## Activity
In the passage about coming to faith, which verse did the pastor share as God's promise?

## Passage
↓
I had no problem recognizing I was a sinner and separated from a holy God. That I readily admitted. Pastor showed me the fact that no one is good enough to get to heaven and “All have sinned and come short” (Romans 3:23). That surprised me, but I was glad I wasn’t the only one. He asked me if I believed Jesus is God the Son and that He willingly shed His blood and died on the cross just for me. I said, “Yes, I believe that.” Then he asked if I believed Jesus came alive again. I had trouble with the resurrection. I had never heard about it until I came to this church. But by this time I was convinced that the Bible was the Word of God, and I was willing, by faith, to trust in the death, burial, and resurrection of Christ for my sins. Pastor shared God’s promise to me in Romans 10:13: “For whosoever shall call upon the name of the Lord SHALL be saved.” It sounds simple, but at that moment in my ears it sounded like Latin. I could not understand. He explained the verse this way:
For whosoever – is you. If Nancy
Shall call on the Name of the Lord:
– Come before your holy God and agree with Him about
your sinful condition.
↑
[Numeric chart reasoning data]
↓
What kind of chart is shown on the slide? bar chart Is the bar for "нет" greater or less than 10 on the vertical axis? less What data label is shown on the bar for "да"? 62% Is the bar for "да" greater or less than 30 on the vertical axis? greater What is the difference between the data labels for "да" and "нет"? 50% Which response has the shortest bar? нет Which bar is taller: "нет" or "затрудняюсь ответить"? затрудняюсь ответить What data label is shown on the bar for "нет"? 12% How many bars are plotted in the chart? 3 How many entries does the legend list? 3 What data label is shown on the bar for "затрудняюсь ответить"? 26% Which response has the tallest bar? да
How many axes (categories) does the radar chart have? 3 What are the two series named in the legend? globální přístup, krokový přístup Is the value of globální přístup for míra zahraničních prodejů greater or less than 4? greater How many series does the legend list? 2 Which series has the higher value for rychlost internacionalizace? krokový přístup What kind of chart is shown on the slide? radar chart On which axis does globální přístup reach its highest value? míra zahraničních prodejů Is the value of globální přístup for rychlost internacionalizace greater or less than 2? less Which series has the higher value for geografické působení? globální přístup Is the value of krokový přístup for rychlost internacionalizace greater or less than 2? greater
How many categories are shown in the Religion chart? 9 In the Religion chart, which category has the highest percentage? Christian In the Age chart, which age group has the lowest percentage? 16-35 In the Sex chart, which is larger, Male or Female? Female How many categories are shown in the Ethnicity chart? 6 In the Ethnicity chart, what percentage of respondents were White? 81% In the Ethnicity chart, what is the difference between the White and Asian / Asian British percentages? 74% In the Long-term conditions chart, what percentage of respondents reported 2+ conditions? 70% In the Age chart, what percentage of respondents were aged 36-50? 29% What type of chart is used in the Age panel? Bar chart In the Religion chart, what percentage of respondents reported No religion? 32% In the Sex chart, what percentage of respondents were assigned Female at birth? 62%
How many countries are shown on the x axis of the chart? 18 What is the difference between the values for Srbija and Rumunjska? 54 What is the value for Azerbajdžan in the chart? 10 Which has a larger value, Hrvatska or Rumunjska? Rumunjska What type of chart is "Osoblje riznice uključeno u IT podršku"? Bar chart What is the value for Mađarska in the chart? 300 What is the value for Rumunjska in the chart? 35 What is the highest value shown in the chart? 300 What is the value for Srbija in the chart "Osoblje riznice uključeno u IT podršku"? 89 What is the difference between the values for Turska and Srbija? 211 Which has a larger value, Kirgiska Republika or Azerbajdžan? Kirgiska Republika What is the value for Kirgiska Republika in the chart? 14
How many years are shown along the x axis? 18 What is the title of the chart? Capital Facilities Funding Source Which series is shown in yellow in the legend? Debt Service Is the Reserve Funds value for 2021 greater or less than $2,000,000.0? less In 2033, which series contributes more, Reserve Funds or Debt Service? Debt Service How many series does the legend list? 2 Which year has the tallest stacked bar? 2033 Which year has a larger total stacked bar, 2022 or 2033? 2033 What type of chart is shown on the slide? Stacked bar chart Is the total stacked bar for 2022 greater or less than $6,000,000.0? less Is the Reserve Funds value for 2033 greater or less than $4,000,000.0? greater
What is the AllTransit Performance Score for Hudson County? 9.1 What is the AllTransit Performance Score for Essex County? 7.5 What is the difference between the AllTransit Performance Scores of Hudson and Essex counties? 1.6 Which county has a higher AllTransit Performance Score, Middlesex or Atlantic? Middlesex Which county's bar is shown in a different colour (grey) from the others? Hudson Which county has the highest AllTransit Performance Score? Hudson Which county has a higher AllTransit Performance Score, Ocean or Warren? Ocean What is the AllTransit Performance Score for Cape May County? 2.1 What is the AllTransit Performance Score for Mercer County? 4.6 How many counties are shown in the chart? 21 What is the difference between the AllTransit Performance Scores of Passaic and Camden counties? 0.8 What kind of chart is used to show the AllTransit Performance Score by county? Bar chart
↑
## Solved exercise
Romans 10:13